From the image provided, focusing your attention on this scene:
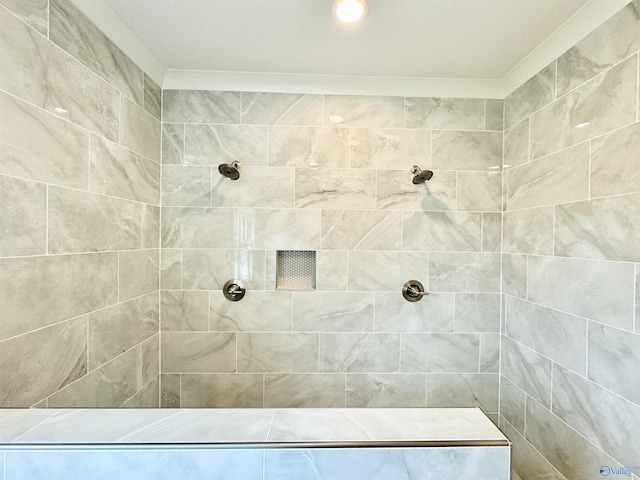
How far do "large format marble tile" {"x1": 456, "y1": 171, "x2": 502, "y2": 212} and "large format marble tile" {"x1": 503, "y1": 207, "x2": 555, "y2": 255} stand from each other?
0.11 metres

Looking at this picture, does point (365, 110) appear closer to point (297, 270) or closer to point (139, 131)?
point (297, 270)

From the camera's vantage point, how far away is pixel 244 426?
1.88 ft

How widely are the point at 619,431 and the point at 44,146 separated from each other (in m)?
2.03

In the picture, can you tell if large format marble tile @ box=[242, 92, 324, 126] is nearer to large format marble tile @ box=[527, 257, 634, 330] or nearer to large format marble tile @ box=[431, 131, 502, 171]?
large format marble tile @ box=[431, 131, 502, 171]

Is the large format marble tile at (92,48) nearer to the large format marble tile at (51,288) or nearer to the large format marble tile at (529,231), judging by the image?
the large format marble tile at (51,288)

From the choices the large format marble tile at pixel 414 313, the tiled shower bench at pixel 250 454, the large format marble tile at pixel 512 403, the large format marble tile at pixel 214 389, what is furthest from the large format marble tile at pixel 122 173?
the large format marble tile at pixel 512 403

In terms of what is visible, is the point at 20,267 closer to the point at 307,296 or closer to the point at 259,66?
the point at 307,296

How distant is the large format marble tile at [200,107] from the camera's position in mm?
1501

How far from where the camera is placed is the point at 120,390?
1.22 meters

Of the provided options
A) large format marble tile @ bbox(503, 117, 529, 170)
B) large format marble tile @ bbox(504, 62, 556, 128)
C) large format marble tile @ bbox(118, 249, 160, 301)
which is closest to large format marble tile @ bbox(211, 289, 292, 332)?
large format marble tile @ bbox(118, 249, 160, 301)

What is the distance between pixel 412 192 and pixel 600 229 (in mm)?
755

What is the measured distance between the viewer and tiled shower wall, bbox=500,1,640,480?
3.00ft

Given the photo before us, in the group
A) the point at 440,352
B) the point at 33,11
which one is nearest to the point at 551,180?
the point at 440,352

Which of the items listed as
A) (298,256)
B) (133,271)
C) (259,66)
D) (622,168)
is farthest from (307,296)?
(622,168)
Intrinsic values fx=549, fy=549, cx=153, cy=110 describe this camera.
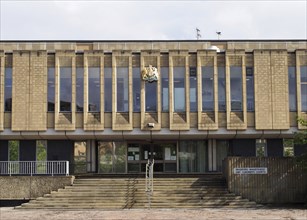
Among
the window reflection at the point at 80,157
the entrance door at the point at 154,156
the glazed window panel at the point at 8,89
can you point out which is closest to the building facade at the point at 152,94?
the glazed window panel at the point at 8,89

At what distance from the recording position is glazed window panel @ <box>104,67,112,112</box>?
105 ft

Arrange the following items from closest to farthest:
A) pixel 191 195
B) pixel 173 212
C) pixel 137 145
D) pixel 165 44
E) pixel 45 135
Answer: pixel 173 212
pixel 191 195
pixel 45 135
pixel 137 145
pixel 165 44

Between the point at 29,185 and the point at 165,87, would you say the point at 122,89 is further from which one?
the point at 29,185

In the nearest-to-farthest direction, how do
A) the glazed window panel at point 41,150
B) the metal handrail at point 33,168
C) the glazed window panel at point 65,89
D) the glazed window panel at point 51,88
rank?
the metal handrail at point 33,168
the glazed window panel at point 51,88
the glazed window panel at point 65,89
the glazed window panel at point 41,150

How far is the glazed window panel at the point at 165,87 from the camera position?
32000 millimetres

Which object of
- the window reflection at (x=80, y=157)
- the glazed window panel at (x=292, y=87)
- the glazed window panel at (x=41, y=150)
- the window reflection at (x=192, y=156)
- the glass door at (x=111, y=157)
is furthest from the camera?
the window reflection at (x=192, y=156)

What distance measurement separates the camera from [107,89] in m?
32.1

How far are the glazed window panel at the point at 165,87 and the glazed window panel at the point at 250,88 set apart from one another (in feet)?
15.4

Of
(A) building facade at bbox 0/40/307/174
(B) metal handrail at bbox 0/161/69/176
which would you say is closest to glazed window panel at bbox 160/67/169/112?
(A) building facade at bbox 0/40/307/174

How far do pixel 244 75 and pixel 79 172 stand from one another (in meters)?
11.5

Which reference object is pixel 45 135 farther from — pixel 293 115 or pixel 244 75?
pixel 293 115

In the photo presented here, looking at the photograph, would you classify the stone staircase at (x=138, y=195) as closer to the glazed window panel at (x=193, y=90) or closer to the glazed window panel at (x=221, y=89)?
the glazed window panel at (x=193, y=90)

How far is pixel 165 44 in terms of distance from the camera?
119ft

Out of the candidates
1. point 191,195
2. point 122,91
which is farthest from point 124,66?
point 191,195
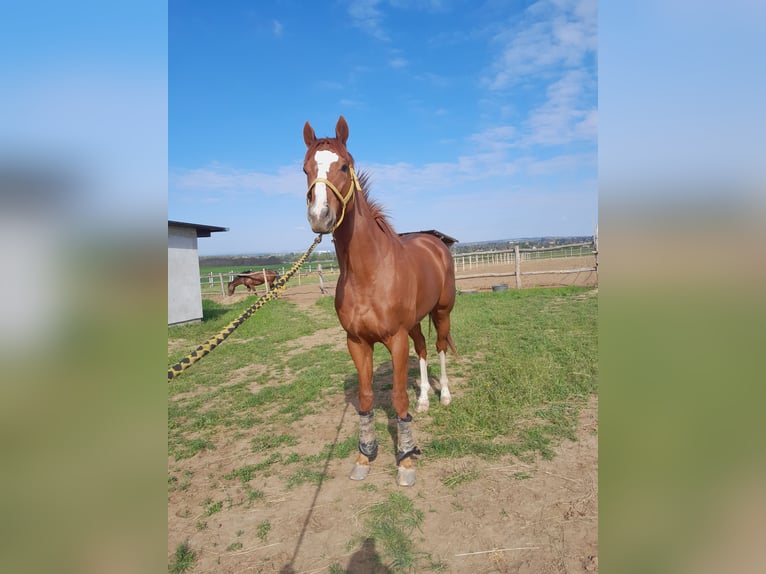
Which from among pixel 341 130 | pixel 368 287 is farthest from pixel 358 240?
pixel 341 130

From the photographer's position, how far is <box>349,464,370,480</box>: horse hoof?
3.00 m

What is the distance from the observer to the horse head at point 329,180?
2225mm

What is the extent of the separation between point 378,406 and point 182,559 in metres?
2.48

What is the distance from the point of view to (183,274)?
11172 mm

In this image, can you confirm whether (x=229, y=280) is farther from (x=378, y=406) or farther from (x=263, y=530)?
(x=263, y=530)

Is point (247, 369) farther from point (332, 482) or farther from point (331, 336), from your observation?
point (332, 482)

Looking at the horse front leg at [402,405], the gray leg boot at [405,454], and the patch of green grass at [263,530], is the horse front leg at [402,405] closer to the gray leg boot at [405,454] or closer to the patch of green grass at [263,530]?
the gray leg boot at [405,454]

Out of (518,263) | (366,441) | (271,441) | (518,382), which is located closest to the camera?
(366,441)

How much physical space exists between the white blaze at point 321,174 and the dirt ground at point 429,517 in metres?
2.13

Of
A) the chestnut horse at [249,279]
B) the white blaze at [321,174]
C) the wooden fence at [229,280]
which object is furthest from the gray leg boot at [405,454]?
the chestnut horse at [249,279]

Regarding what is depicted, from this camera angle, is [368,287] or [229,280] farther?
[229,280]
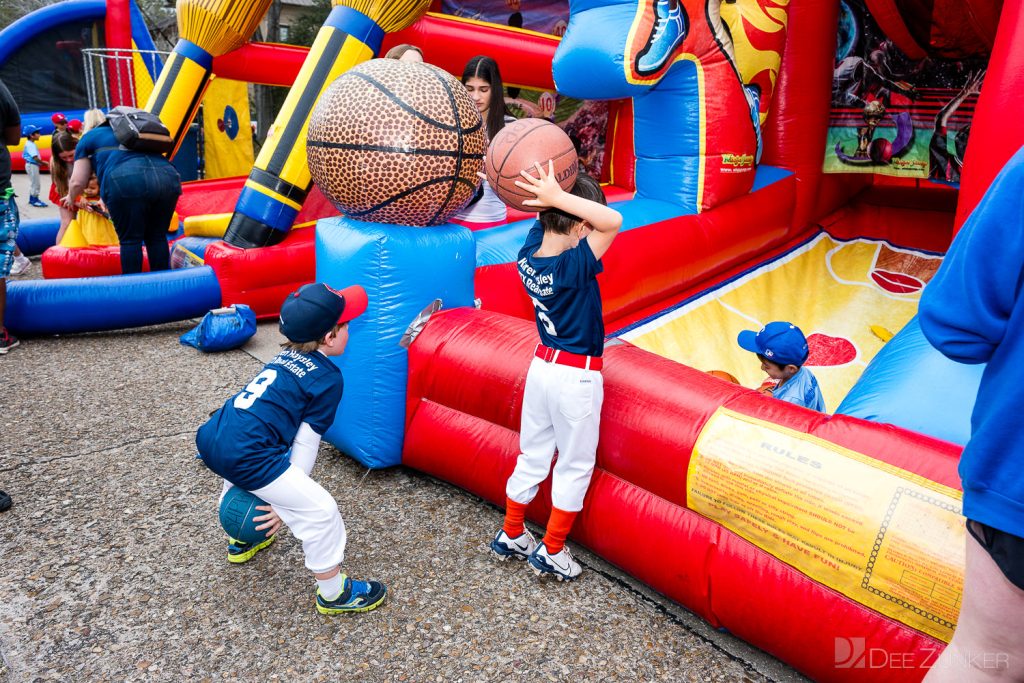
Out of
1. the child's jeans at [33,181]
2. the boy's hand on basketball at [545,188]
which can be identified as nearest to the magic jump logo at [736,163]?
the boy's hand on basketball at [545,188]

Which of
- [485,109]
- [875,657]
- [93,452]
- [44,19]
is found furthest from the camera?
[44,19]

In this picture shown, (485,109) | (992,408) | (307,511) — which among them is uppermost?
(485,109)

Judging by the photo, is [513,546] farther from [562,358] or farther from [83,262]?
[83,262]

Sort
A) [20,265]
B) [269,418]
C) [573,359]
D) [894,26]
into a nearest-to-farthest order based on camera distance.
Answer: [269,418] → [573,359] → [894,26] → [20,265]

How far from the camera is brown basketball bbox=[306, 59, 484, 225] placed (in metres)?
2.94

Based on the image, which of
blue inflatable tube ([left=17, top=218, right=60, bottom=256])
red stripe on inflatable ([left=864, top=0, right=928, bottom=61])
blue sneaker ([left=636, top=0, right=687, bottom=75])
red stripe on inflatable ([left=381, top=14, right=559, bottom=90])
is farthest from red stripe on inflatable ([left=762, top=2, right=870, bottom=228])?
blue inflatable tube ([left=17, top=218, right=60, bottom=256])

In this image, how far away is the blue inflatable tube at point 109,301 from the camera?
4801 mm

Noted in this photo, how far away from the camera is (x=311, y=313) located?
2.26 m

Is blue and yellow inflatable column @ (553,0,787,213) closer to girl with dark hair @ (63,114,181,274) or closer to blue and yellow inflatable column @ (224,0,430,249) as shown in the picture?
blue and yellow inflatable column @ (224,0,430,249)

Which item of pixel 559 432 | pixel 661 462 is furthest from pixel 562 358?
pixel 661 462

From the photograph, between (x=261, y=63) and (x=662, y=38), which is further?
(x=261, y=63)

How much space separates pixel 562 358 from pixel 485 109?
233 cm

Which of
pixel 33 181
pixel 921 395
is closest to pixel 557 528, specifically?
pixel 921 395

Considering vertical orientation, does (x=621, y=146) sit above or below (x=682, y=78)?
below
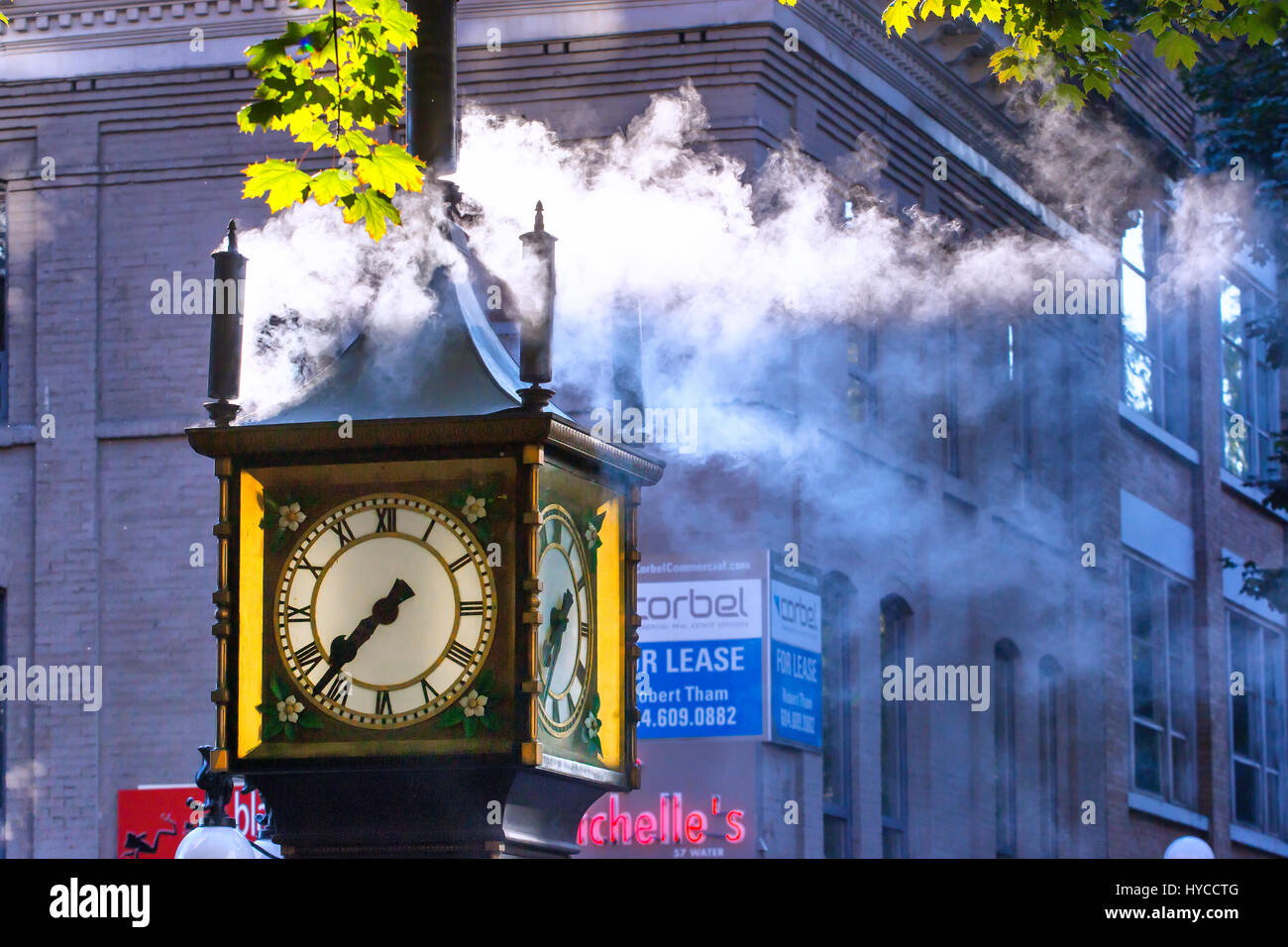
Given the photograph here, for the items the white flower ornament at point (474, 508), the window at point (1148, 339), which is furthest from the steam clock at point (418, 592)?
the window at point (1148, 339)

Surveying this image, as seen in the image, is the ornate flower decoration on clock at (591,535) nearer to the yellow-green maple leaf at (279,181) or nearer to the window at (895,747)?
the yellow-green maple leaf at (279,181)

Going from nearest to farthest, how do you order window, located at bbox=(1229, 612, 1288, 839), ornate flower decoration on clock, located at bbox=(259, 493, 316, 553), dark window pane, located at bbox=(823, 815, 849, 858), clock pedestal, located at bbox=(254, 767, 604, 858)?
clock pedestal, located at bbox=(254, 767, 604, 858)
ornate flower decoration on clock, located at bbox=(259, 493, 316, 553)
dark window pane, located at bbox=(823, 815, 849, 858)
window, located at bbox=(1229, 612, 1288, 839)

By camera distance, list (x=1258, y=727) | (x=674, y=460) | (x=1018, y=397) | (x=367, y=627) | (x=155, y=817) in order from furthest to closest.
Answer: (x=1258, y=727), (x=1018, y=397), (x=155, y=817), (x=674, y=460), (x=367, y=627)

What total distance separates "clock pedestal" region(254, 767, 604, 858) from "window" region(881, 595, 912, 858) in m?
12.8

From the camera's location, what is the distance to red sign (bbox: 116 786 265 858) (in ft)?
48.2

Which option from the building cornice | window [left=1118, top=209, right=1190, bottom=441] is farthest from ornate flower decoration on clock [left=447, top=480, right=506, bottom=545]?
window [left=1118, top=209, right=1190, bottom=441]

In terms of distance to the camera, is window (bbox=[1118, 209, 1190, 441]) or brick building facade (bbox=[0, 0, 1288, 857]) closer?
brick building facade (bbox=[0, 0, 1288, 857])

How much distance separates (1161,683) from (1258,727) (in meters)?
2.62

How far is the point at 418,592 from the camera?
414 cm

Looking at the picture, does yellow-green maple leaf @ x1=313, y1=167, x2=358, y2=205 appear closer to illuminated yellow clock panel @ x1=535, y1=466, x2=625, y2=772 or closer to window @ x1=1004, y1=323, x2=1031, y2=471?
illuminated yellow clock panel @ x1=535, y1=466, x2=625, y2=772

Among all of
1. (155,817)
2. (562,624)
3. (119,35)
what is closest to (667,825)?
(155,817)

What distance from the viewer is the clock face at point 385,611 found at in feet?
13.4

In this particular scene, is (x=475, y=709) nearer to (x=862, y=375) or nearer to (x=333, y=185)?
(x=333, y=185)
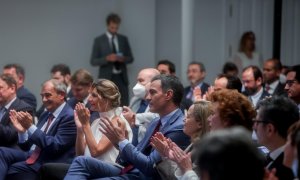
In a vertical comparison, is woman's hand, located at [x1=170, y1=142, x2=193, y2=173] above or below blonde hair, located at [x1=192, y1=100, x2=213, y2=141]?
below

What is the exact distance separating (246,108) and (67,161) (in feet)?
6.10

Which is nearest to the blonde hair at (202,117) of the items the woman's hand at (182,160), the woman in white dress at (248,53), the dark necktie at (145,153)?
the woman's hand at (182,160)

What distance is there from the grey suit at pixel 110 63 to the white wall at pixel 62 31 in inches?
10.7

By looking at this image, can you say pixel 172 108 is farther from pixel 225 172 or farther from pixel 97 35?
pixel 97 35

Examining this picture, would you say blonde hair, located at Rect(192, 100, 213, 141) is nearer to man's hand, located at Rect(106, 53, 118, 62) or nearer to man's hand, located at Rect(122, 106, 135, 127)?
man's hand, located at Rect(122, 106, 135, 127)

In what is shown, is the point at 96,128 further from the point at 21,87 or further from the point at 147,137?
the point at 21,87

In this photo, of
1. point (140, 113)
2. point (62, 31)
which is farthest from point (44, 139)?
point (62, 31)

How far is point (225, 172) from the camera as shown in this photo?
2184mm

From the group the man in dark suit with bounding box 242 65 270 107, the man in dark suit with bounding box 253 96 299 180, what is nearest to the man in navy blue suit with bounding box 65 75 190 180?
the man in dark suit with bounding box 253 96 299 180

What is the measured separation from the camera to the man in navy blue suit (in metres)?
4.26

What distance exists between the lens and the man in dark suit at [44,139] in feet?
16.8

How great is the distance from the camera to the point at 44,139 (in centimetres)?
509

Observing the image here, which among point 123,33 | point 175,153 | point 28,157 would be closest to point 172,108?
point 175,153

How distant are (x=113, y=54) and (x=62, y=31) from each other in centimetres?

SET TASK - Copy out the data verbatim, starting at the line that contains "What distance exists" and ending with the last line of the data, both included.

EXERCISE SOLUTION -
What distance exists between the lens and the man in dark suit at [44,139] in feet?
16.8

How great is the distance from the camera to the point at 44,139 (in centimetres)?
509

Observing the image here, which among point 123,33 | point 175,153 | point 28,157 would be closest to point 172,108?
point 175,153

How distant are (x=113, y=54) and (x=62, y=31) from each other in centimetres?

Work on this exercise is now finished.